Biografia só com autorização
Toda esta celeuma, a respeito das “biografias não autorizadas”, não passa de mais um lance de
hipocrisia, como, aliás, quase tudo que acontece neste pobre País. É óbvio que
um dos mais importantes direitos, que a legislação pátria preserva, é o da
privacidade. Ninguém – a não ser os movidos por interesses espúrios – pode
aceitar que sua intimidade seja invadida, principalmente para tirar qualquer
proveito. Via de conseqüência, qualquer biografia impõe a prévia autorização do
biografado, não importando ser ele pessoa pública ou simples anônimo.

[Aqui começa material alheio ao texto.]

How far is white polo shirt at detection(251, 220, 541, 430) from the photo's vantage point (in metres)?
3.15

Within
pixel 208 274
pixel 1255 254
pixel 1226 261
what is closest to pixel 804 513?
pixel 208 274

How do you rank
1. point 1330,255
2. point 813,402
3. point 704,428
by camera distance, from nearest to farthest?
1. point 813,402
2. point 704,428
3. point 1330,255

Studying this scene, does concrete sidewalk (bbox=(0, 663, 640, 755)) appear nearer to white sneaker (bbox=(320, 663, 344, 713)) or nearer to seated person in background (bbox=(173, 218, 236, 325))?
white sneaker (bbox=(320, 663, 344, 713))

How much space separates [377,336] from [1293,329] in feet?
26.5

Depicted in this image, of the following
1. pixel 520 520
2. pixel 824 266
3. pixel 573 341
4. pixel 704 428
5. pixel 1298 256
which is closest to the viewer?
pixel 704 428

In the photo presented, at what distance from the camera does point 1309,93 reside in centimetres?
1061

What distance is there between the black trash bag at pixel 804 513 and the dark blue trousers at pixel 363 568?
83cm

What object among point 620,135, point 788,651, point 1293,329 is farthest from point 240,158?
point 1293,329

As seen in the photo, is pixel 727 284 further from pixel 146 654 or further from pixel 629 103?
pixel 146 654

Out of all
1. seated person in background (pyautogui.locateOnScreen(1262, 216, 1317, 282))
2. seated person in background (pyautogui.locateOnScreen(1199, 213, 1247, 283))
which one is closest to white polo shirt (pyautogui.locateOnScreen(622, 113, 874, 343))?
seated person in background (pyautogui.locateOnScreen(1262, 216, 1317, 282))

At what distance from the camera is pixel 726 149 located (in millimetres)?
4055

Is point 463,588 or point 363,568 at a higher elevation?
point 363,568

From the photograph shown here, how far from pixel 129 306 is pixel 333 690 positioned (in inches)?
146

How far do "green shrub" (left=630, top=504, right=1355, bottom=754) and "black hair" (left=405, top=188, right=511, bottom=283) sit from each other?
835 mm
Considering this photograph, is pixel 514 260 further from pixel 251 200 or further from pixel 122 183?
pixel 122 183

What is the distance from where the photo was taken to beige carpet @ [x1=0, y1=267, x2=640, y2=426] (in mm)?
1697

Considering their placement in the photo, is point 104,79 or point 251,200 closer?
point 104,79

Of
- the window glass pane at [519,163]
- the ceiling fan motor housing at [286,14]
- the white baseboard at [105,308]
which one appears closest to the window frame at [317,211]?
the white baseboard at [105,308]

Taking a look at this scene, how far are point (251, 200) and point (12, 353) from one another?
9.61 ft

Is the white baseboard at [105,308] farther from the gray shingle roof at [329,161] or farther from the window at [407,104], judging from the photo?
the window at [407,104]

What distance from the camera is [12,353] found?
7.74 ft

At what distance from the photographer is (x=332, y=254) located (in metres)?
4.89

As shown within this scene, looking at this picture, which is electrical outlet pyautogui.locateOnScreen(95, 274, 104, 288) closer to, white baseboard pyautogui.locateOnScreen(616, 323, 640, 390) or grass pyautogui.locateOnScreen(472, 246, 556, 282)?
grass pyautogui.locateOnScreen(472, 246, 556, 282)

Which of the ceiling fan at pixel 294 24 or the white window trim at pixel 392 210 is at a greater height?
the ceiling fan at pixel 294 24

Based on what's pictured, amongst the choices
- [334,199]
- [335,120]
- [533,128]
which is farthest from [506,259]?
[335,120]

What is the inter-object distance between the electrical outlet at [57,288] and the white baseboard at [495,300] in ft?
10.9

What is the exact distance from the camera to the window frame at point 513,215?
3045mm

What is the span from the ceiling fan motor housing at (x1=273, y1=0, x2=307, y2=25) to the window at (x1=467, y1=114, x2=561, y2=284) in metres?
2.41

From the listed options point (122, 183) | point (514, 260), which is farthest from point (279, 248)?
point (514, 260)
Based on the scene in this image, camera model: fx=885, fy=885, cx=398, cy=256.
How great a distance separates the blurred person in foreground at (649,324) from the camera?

Não tenho
dúvida de que o projeto de lei, tramitando no Congresso, objetivando
desproteger o direito à privacidade, se aprovado, sucumbirá no Supremo Tribunal
Federal, guardião dos direitos
fundamentais, esculpidos em nossa Constituição. O artista não pode ser
considerado um “homem público”, na
acepção técnica do termo, pelo simples motivo de que não exerce ele uma “função pública”. A manifestação
artística, subjetiva pela sua própria natureza, é colocada à disposição do
público, que a aceita ou não. Chico Buarque, por exemplo, elaborou um conjunto
de obras musicais. Há inúmeras pessoas – e eu me incluo dentre elas – que
apreciam seu trabalho e muitos os há que não apreciam. Zezé de Camargo e
Luciano elaboraram um conjunto de obras musicais. Há inúmeras pessoas que
apreciam seus trabalhos e muitos os há – como eu – que não apreciam. Analisar,
avaliar esses trabalhos é direito de qualquer um, mas apresentar a intimidade
de seus autores, onde e como vivem, seus amores e desamores, suas finanças etc,
só interessa a eles e, assim, tais informações para virem a público, há de
depender sempre da autorização deles. Querer compará-los a um Deputado cuja
intimidade deve ser devassada, já que são eles “representantes do povo” e esse tem o direito de conhecer, em toda
sua plenitude, seus representantes.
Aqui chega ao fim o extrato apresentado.